Alfonso de la Nuez: Welcome to UXpeditious! A show that shares quick and efficient insights from product, User Experience, and design leaders across the tech industry.

Dana Bishop: Each interview we dive into how UX research impacts user insight; shaping the design and business strategy of some of our favorite tech tools and products.

Alfonso de la Nuez: I’m Alfonso de la Nuez, Co-CEO and Co-Founder of UserZoom.

Dana Bishop: and I’m Dana Bishop, VP of Strategic Research Partners at UserZoom.

Alfonso de la Nuez: And we’re your hosts.
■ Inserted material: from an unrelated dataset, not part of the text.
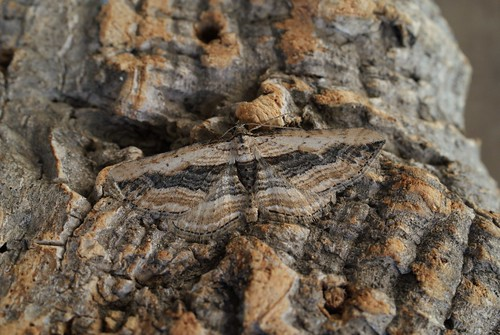 Small Waved Umber (Horisme vitalbata)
Did you know that LinkedIn has 810 Million users! That’s a whole lot of users. And almost 50 million people use LinkedIn to search for jobs each week. On today’s episode, we’re talking to Kevin Newton, Manager of UX Research Practice at LinkedIn, about scaling research at a large company.

Dana Bishop: Yeah, I can’t wait! I log into LinkedIn at least once a day. I’m really looking forward to hearing how they prioritize research resources.
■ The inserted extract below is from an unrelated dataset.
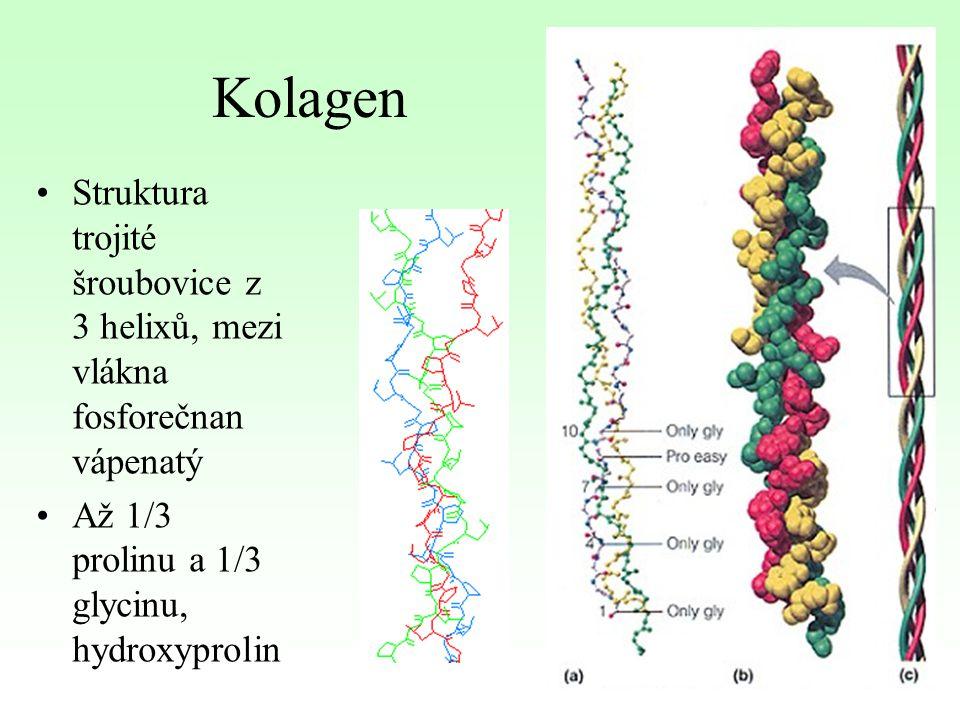 Kolagen Struktura trojité šroubovice z 3 helixů, mezi vlákna fosforečnan vápenatý Až 1/3 prolinu a 1/3 glycinu, hydroxyprolin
Alfonso: All right. Kevin, how are you?

Kevin Newton: I'm doing well. It's really good to talk to you.

Alfonso: It's been a few years. I see that you have long hair.
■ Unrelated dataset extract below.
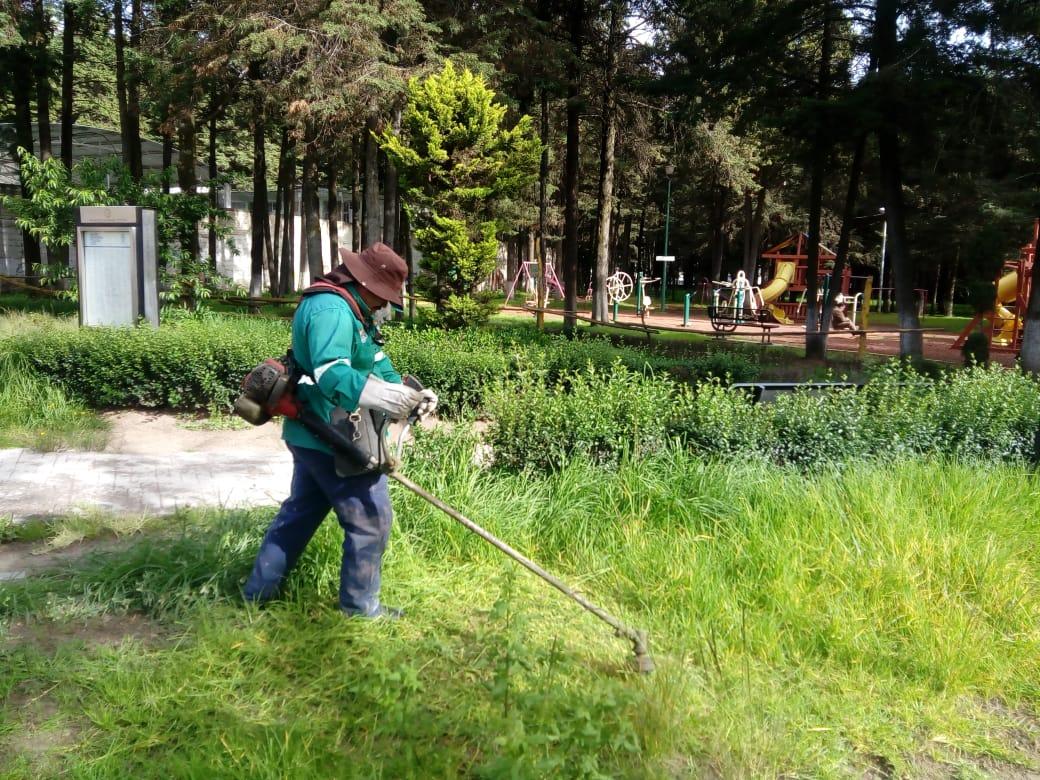 dan-mantenimiento-a-las-areas-verdes-y-parques-en-toluca2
Kevin: Well, the hair keeps growing, with the pandemic, the hair just keeps going.

Alfonso: That’s awesome. So can you please introduce yourself first?

Kevin: My name's Kevin Newton and I'm a Manager at LinkedIn, for the User Experience Research Team. I run a team that implements programs across the company, and so we are focused on scaling our efforts and creating impact and quantifying the user experience on a daily basis.

Dana: So you talked about scaling research. Tell us a little bit about your team and what scaling research at a large company is like, can be tough.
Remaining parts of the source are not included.